Today's News & Views
April 25, 2008
 

Pro-Life Stirrings Abroad -- Part Two of Two

As we close out the week, a peek ahead to one of the stories we'll be discussing Monday: the undeniable and much appreciated rise of pro-life sentiment in both Spain and Italy.

Today, in Part Two, we're talking briefly about the battles that rage in Russia and England.
Why bother? Besides the obvious--the death of a helpless unborn child overseas diminishes us no less than does the loss of an unborn child snuffed out at home--why am I writing more and more about the fight for life being waged overseas?

I'll explain that at length next week, but the Cliff Notes answer is two-fold. Some of these countries took that wrong fork in the road earlier than did the United States, others later. But why that happened is important to think about as we plot our own recovery. Second, there are rumblings of reform which, again, can teach us lessons.

I mentioned Russia. According to the Moscow News, legislation introduced in the Duma Monday "aims to limit abortion ads to specialized medical periodicals."

As bad as things are at home, abortion is almost pandemic in Russia. There are more abortions than live births!

The bill is an attempt to bring the number of abortions down. The newspaper quotes Sergei Kolesnikov, deputy chairman of the Duma Health Committee, who said the legislation has an "educational character," aiming to "remind people that the problem exists."

Measures regulating private clinics might follow, Kolesnikov said. According to the Moscow News he cited "another bill in the works that might ban abortions in private clinics altogether."

Kolesnikov told the newspaper, "Private medical facilities should start being lawfully regulated and forced to provide information about its services," adding, as of today, "there is no information about how many abortions are performed in [private clinics], and they do not give statistics."

We've written repeatedly about the upcoming battle in Great Britain, the first real head-on clash over abortion in nearly twenty years. The deadly irony is that although we know more and more about the unborn child--and are able to see her in living color in real time--pro-lifers are deeply concerned pro-abortionists will not only stave off attempts to lower the upper age limit, but make it even easier to abort. The legislative vehicle for all this is "The Human Fertilization and Embryology Bill."

Currently, in theory, 24 weeks is the uppermost date at which a child can be aborted in Great Britain.

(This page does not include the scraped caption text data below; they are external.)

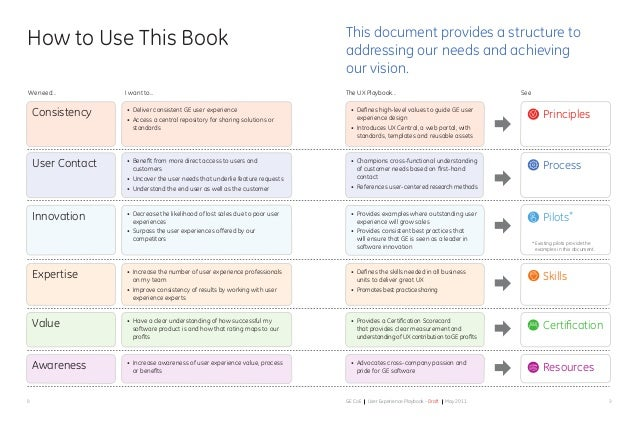 98 GE CoE User Experience Playbook - Draft May 2011 This document provides a structure to addressing our needs and achievi...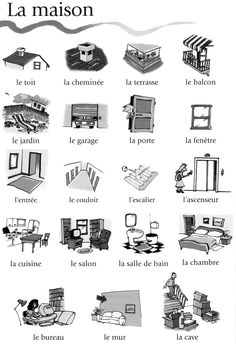 La maison - vocabulaire
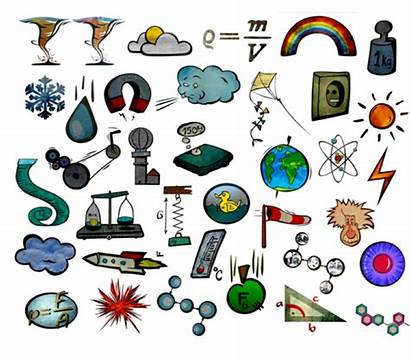 Science Integrated Physics Clipart Elements Graphics Clip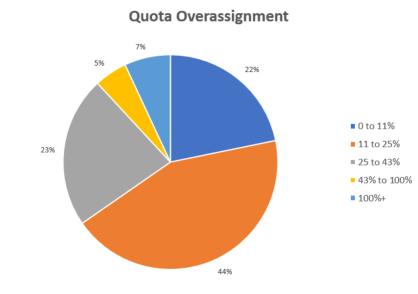 quota over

But the law offers a loophole big enough to legitimize the execution of babies essentially up to birth. All the child need have is a "severe foetal abnormality," which has and does include babies prenatally diagnosed with cleft palates and club feet.

In a piece that ran today ("Forty years on, abortion battle rages in Britain") Reuters explains how Professor Stuart Campbell's "groundbreaking three-dimensional moving images" has helped shape the debate.

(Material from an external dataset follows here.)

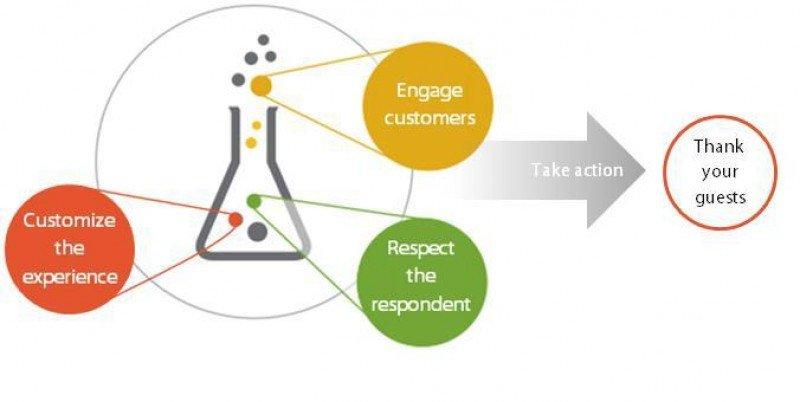 Fórmula de Market Metrix para potenciar la participación de los clientes en los cuestionarios de satisfacción.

"His video clips and photographs clearly show fetuses as young as 16 weeks sucking their thumbs, yawning and demonstrating behavior which suggests they are far more developed at this stage than was previously thought," Reuters' Kate Kelland writes at www.reuters.com/article/lifestyleMolt/idUSL2236728120080425?sp=true.

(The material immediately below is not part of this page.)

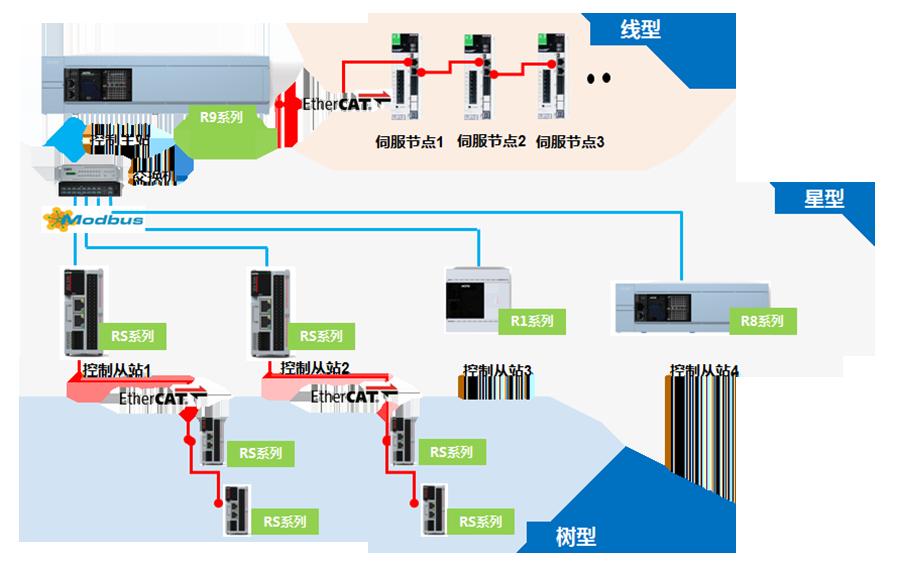 禾川PLC R系列通讯架构丰富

Campbell tells her, "I was astonished at how complex the fetus is."  A pioneer in ultrasound fetal diagnosis, he adds, "The pattern of behavior of its arms and its hands shows that it is just learning spatial awareness and about its surroundings."

But Campbell's bottom-line position illustrates the wall against which pro-lifers continually hit their heads. Even someone who has seen the miracles of prenatal life (so-called "walking babies"), he would still allow abortion through 20 weeks!